# Module 1 - Manipulating data with Pandas
## Pandas Part 2

![austin](http://www.austintexas.gov/sites/default/files/aac_logo.jpg)

## Scenario:
You have decided that you want to start your own animal shelter, but you want to get an idea of what that will entail and get more information about planning. In this lecture, we are continue to look at a real data set collected by Austin Animal Center over several years and use our pandas skills from the last lecture and learn some new ones in order to explore this data further.

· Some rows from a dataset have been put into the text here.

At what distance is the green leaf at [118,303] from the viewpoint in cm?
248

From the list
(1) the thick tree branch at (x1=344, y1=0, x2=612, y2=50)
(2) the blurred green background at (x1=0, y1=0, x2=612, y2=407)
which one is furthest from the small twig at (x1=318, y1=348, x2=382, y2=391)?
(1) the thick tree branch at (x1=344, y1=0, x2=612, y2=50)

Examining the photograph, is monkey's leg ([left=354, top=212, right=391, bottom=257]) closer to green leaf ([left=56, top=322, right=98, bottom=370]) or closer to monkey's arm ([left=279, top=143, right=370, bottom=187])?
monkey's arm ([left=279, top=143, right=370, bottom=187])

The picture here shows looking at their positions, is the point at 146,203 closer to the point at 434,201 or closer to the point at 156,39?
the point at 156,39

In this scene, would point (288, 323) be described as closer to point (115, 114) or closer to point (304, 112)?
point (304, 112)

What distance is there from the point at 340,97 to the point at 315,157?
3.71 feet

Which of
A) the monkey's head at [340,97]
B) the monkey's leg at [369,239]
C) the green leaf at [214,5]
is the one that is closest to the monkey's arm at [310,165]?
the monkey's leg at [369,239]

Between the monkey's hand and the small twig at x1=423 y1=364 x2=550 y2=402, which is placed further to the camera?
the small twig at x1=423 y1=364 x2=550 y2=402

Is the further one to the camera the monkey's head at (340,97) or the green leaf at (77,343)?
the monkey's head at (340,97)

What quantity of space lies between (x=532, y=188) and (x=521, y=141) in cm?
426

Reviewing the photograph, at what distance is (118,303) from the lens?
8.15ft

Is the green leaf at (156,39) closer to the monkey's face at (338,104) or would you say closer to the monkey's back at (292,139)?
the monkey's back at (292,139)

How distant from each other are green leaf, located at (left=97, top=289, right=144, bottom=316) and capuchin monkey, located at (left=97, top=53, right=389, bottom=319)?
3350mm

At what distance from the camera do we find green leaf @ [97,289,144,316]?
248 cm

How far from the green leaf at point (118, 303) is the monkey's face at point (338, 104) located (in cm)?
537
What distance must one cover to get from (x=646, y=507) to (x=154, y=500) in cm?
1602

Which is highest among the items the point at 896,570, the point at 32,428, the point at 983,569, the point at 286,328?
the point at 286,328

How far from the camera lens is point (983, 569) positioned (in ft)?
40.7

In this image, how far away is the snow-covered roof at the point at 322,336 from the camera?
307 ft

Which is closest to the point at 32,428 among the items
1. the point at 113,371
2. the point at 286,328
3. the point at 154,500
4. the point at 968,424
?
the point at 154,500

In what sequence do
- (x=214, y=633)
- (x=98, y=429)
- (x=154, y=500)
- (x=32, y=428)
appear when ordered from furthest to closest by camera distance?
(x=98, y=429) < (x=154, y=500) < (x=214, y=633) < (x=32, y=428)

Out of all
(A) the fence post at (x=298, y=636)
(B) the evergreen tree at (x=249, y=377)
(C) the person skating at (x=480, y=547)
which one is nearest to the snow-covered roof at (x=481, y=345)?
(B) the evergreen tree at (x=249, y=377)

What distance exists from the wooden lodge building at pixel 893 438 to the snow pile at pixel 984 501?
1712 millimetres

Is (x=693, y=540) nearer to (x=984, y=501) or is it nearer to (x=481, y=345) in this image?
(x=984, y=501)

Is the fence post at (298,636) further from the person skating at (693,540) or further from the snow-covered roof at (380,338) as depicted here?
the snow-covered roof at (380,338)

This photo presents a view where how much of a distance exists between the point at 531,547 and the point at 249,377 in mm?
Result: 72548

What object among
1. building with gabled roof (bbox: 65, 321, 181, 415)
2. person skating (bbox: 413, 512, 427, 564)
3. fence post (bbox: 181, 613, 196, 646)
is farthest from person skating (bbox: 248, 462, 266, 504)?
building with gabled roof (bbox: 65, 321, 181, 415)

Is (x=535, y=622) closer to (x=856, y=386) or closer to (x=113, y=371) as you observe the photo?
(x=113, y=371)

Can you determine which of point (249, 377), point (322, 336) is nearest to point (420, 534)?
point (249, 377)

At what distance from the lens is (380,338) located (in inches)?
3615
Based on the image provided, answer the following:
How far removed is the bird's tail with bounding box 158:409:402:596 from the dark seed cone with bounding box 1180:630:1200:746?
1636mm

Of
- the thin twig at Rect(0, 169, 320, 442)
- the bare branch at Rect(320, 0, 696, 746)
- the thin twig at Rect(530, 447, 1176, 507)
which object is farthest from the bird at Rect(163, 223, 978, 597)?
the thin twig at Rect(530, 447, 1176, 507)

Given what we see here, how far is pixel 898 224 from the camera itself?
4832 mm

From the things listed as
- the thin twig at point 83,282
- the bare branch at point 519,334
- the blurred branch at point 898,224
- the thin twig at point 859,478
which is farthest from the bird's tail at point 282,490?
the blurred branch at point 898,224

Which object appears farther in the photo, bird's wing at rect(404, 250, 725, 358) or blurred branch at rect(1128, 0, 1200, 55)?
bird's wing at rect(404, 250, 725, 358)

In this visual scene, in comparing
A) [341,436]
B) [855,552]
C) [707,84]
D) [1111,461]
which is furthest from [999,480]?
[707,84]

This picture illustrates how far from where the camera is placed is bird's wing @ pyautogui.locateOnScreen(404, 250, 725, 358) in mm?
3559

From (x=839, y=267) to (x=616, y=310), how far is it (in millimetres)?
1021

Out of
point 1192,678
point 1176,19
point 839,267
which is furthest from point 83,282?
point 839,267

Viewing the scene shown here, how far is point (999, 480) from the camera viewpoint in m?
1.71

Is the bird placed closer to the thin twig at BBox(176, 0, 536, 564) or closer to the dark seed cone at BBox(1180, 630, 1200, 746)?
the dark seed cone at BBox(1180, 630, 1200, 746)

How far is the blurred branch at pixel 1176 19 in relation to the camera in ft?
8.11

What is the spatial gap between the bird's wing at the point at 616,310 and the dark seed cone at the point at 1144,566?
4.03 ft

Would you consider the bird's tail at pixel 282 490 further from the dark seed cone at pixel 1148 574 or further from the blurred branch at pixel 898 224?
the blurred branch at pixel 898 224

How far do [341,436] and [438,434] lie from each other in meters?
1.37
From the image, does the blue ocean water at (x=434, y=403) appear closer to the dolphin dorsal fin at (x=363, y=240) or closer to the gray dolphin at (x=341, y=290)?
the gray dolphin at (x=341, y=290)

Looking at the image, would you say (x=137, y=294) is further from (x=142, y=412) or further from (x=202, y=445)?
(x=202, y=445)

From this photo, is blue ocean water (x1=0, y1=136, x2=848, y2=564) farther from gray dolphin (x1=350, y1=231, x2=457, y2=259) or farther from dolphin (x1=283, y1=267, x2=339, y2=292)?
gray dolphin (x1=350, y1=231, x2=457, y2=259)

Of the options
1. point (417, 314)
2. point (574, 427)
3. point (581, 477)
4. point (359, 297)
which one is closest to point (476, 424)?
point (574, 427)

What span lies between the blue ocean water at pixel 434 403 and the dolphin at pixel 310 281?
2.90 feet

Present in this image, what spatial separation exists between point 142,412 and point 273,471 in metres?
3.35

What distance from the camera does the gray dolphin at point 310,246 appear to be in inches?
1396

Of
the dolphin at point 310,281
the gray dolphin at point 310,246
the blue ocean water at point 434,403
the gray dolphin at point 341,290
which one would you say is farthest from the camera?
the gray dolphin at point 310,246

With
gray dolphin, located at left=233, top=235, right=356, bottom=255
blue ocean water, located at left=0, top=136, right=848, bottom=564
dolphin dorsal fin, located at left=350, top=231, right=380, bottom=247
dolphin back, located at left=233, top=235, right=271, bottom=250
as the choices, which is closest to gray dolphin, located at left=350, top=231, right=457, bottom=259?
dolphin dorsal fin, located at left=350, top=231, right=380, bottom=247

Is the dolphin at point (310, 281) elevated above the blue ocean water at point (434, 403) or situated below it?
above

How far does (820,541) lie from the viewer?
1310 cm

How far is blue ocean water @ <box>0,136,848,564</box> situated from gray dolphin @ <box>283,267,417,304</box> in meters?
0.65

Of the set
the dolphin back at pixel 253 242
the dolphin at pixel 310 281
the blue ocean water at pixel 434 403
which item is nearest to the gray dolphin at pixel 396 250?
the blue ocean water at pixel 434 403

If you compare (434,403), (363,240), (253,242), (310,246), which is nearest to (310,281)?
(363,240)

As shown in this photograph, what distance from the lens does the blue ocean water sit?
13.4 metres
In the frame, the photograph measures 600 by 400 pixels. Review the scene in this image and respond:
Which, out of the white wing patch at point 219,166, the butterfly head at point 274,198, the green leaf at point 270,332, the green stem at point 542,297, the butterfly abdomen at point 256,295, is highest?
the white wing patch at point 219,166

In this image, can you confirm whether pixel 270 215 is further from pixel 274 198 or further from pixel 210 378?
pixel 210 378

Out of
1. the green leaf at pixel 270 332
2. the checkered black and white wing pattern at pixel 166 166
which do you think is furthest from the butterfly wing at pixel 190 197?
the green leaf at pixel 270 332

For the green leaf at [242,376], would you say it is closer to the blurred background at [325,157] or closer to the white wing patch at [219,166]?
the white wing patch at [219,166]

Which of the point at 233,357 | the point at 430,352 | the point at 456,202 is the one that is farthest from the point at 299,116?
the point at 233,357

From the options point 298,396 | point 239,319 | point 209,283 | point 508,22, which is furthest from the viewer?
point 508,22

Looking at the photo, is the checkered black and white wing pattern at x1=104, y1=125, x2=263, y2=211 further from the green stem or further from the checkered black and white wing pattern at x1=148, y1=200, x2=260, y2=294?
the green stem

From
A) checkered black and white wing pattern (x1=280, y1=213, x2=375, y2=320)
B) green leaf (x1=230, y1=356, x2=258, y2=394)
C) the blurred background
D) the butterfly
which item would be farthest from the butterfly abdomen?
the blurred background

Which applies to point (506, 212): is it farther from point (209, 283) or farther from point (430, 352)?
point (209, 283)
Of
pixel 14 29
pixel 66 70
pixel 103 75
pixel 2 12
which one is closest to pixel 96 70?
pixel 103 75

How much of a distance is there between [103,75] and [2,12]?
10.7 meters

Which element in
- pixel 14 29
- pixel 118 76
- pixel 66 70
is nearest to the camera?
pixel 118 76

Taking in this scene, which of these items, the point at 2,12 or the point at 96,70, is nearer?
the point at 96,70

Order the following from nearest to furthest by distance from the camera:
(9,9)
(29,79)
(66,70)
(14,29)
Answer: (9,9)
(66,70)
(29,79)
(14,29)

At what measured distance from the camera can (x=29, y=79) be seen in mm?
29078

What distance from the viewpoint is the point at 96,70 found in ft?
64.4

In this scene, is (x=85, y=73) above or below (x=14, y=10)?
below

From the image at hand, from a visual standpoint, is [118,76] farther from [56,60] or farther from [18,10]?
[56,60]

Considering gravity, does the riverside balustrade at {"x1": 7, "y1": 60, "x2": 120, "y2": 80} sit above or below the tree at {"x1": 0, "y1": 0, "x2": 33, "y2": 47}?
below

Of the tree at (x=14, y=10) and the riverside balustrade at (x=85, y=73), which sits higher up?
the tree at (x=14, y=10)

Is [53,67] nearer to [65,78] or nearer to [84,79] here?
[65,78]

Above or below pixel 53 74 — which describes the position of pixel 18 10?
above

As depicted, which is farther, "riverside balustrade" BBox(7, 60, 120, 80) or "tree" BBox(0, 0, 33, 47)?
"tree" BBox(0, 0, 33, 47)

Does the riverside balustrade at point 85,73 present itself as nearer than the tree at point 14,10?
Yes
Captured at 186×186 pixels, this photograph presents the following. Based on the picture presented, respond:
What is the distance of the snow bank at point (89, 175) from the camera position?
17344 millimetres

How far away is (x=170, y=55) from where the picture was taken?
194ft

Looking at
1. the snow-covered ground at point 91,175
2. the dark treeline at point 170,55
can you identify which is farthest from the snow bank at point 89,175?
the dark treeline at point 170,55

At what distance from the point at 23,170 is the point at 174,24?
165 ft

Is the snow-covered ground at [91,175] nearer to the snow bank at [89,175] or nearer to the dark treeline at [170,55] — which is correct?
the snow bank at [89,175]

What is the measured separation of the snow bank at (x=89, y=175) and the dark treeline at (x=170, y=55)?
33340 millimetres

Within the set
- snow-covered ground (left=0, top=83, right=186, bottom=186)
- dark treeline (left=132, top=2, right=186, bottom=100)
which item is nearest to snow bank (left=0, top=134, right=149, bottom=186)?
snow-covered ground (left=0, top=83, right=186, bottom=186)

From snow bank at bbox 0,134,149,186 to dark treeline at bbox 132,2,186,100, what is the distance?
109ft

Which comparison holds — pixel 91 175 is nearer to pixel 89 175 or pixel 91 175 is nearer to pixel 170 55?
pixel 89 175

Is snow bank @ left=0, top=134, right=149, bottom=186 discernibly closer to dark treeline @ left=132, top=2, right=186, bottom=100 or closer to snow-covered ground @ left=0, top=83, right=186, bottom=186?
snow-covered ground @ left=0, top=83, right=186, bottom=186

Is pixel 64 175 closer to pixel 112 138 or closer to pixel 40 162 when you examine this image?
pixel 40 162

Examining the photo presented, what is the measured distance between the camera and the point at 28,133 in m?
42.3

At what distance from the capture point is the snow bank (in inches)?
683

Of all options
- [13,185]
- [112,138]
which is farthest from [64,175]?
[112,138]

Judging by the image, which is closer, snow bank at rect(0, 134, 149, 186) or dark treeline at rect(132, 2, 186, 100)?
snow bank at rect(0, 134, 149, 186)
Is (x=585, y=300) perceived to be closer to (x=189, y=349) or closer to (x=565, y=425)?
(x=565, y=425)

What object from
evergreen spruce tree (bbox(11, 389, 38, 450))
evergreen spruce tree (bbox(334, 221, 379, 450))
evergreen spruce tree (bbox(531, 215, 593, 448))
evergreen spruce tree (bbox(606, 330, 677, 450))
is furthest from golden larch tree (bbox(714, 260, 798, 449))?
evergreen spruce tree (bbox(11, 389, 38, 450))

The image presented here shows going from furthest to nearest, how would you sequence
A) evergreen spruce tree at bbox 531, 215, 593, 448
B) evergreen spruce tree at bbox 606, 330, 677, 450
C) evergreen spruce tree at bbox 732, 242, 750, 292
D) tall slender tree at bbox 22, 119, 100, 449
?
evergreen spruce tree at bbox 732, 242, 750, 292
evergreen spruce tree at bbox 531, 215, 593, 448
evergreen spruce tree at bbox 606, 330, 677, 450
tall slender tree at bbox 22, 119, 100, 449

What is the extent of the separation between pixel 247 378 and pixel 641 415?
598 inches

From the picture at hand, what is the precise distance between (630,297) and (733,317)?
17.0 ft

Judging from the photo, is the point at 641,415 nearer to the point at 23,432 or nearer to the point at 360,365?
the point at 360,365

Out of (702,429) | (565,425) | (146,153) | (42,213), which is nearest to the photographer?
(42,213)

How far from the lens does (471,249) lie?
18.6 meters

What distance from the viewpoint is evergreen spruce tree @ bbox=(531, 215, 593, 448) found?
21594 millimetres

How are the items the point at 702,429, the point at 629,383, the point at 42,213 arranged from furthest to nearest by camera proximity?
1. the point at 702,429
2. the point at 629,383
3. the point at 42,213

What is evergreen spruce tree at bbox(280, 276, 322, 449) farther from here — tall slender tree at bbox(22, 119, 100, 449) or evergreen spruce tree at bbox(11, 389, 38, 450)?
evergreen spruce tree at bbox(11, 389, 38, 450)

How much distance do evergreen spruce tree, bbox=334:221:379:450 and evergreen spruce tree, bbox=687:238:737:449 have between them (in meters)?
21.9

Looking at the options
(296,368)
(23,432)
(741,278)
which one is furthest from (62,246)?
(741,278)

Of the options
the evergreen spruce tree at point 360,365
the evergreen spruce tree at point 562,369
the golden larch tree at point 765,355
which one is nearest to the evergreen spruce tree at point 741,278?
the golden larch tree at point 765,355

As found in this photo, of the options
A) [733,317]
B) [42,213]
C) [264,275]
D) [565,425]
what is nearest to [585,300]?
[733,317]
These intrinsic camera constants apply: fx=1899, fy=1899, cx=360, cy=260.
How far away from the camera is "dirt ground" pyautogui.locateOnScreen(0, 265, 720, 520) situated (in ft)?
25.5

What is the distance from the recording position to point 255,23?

#### _Our goals today are to be able to_: <br/>

Use the pandas library to:

- Get summary info about a dataset and its variables
  - Apply and use info, describe and dtypes
  - Use mean, min, max, and value_counts 
- Use apply and applymap to transform columns and create new values

- Explain lambda functions and use them to use an apply on a DataFrame
- Explain what a groupby object is and split a DataFrame using a groupby
- Reshape a DataFrame using joins, merges, pivoting, stacking, and melting


## Getting started

Let's take a moment to examine the [Austin Animal Center data set](https://data.austintexas.gov/Health-and-Community-Services/Austin-Animal-Center-Outcomes/9t4d-g238/data). What kinds of questions can we ask this data and what kinds of information can we get back?

In pairs and as a class, let's generate ideas.

## Switch gears

Before we answer those questions about the animal shelter data, let's practice on a simpler dataset.
Read about this dataset here: https://www.kaggle.com/ronitf/heart-disease-uci
![heart-data](images/heartbloodpres.jpeg)

The dataset is most often used to practice classification algorithms. Can one develop a model to predict the likelihood of heart disease based on other measurable characteristics? We will return to that specific question in a few weeks, but for now we wish to use the dataset to practice some pandas methods.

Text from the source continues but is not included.